İşte 21 Mart, işte Newroz, işte Amed. Ankara, Tayip Erdoğan bu meydanı gör artık. Bu meydandan yükselen barış, özgürlük çığlıklarını, tecride öfkeyi artık görün. Üç maymunu oynamaktan vazgeçin. Bir halka direne direne özgürlük ve barış için bu meydanda bir kez daha haykırıyor. Sesimiz Ankara’ya, Saray’a gidiyor. Bu sesi duymazsanız, işte o zaman bizde size bir kez daha bu halkın barıştan, demokrasiden, özgürlüklerden vazgeçmeyeceğini söylüyoruz. 

'31 MART'TA ZALİMLERE KARŞI SEÇİM YAPACAĞIZ' 

İşte 21 Mart, işte 31 Mart. Seçimlere on gün kaldı. 31 Mart’ta bizler zalimlere karşı seçimlere gireceğiz. Tek adam rejimine karşı, AKP-MHP rejimine karşı seçimlere gireceğiz. Bu faşist ittifakın hırsızlığına, talanına karşı seçimlere gireceğiz. Kadınları her alanda yok sayan, tekçi erkek rejimine karşı seçimlere gireceğiz. Bizler 31 Mart’ta tek dil, tek millet, tek ben diyen zihniyete karşı seçimlere gireceğiz. Bizler hakkın, hukukun üstünlüğünü yok sayanlara karşı seçimlere gireceğiz. Halkımızın yoksulluğa, işsizliğe, çocuklarımızı karanlık geleceğe mahkum edenlere karşı seçimlere gireceğiz. Halkın iradesini tanımayan, kayyumlara gasp edenlere karşı seçimlere gireceğiz. Halkımız 31 Mart seçimlerine yüz yılın en karanlık iktidarına karşı bizimle beraber yürüyecek, bu zihniyeti tarihin çöplüğüne gönderecektir. 

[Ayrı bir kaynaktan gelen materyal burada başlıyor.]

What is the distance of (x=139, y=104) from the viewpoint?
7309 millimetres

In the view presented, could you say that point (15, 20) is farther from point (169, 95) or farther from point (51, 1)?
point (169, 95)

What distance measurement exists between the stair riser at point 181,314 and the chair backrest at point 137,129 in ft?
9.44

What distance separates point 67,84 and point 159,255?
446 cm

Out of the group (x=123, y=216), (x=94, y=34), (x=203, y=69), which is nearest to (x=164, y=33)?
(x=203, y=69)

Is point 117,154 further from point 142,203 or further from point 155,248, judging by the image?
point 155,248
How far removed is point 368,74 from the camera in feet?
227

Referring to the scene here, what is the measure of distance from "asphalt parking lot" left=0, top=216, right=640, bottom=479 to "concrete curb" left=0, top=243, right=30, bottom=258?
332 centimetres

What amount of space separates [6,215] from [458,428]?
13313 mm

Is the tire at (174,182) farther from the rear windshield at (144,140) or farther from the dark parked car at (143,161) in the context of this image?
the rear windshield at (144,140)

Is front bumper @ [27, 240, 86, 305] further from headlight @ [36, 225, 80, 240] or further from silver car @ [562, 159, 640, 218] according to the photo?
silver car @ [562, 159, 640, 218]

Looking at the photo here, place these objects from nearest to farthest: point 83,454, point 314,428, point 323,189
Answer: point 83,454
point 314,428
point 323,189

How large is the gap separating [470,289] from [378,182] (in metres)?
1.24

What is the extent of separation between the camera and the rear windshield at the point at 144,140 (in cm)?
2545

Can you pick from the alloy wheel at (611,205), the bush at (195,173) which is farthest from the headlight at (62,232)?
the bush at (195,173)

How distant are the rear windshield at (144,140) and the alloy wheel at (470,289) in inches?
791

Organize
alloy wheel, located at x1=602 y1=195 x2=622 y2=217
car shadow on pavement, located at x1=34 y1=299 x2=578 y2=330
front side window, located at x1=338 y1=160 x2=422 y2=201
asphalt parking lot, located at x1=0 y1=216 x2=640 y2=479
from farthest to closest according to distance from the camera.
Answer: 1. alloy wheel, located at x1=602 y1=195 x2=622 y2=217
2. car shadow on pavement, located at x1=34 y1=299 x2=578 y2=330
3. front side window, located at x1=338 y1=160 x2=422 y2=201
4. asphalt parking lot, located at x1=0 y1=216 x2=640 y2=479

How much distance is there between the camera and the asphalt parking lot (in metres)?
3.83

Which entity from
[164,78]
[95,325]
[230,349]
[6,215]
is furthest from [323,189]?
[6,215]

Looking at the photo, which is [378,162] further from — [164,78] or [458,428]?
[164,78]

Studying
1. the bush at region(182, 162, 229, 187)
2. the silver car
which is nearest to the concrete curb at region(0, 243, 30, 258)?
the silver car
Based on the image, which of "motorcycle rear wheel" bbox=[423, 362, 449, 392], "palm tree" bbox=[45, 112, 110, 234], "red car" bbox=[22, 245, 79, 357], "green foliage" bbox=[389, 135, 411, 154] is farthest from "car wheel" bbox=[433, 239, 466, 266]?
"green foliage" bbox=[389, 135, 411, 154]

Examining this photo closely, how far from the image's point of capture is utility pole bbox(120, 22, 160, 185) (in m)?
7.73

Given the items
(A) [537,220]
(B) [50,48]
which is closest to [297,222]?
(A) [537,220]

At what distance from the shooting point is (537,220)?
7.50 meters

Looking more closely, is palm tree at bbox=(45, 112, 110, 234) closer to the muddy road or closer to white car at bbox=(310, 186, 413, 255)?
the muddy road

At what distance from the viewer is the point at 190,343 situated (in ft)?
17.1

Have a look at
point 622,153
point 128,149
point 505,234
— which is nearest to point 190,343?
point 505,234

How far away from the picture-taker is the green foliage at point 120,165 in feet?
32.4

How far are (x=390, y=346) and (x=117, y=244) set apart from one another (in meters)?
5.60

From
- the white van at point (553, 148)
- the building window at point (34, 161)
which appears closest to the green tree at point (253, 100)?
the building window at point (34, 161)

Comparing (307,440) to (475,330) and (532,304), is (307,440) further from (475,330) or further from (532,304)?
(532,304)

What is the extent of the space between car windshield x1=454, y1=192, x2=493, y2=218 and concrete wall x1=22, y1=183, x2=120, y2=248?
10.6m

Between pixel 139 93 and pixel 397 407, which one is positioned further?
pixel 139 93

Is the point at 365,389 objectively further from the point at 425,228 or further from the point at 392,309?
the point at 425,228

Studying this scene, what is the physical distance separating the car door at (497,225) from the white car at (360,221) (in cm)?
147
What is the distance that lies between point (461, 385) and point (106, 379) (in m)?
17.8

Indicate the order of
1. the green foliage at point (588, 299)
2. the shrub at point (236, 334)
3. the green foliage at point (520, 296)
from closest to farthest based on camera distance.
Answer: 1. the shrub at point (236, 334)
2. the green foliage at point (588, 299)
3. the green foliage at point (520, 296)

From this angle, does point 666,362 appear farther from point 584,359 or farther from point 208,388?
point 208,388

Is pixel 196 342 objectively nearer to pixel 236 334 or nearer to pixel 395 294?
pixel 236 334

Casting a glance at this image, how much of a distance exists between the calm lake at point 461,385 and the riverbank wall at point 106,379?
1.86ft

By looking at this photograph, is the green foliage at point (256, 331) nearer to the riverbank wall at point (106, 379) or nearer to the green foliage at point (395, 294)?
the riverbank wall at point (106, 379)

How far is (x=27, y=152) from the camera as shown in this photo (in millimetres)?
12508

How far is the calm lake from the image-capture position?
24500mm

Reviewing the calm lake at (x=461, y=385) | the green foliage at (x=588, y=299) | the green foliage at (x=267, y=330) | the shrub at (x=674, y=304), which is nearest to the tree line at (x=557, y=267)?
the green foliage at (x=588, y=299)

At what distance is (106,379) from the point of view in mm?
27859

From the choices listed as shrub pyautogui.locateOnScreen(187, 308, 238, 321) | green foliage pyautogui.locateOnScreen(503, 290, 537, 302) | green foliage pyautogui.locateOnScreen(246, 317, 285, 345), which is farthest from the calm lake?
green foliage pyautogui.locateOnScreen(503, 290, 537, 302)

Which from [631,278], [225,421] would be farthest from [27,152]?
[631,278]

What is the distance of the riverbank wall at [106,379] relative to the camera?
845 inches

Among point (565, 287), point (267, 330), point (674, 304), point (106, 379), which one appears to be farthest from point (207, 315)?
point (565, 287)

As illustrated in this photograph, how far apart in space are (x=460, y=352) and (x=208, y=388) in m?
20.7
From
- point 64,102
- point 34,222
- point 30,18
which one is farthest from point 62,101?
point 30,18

Bu seçimlere hakkın, emeğin, kadınların, Kürtlerin ittifakı ile giriyoruz. Bu ittifakın tarihsel bir önemi var. Bugün 4 milyondan tarihimize, kültürümüze, varlığımıza kimliğimize saldıranlara karşı oluşturduğumuz güç birliği var. Bu Kürtlerin, hakların, emeğin, kadınların ittifakıdır. Kürdü yok sayanlara, inkar edenlere, iradesini gasp edenlere karşı bir ittifaktır. Binlerce yıllık öz topraklarımızdan bizi kovanlara karşı kurduğumuz ittifaktır. Buradan bir kez daha haykırıyoruz; bu topraklarda bizim, bu ülkede bizim. Bu topraklara başka diyarlardan gelmedik, kimsenin buyruğu ile gitmeyeceğiz. Bizlerden rahatsız olan varsa buyursun gitsin, kapı açık, yol açık. 

'BİZDE CESARET VAR!'

Biz barış partisiyiz. Savaş kolaydır, barış yürek ister. Bizde de halkımızda da yürek de var, cesaret de var. Amed halkında yürek de var, cesaret de var. Bu ülkeyi karanlığın esiri yapmalarına asla izin vermeyeceğiz. Newroz ateşi bu karanlığı aydınlatacaktır. Amed meydanı milyonların şahitliğinde bir gün mutlaka tekrar çözüme tanıklık edecektir. Barışı mutlaka gerçekleştirecektir. Sizlere güveniyoruz, barışa, demokrasiye, özgürlüklere olan inancımız ile birlikte Newroz’un dünya halklarına kutlu olmasını diliyoruz. Mutlaka kazanacağız, mutlaka kazanacağız. Bir kez daha hepinizin Newroz’unu yürekten kutluyorum. Newroz’u sevgili Leyla Güven’e armağan ediyorum.”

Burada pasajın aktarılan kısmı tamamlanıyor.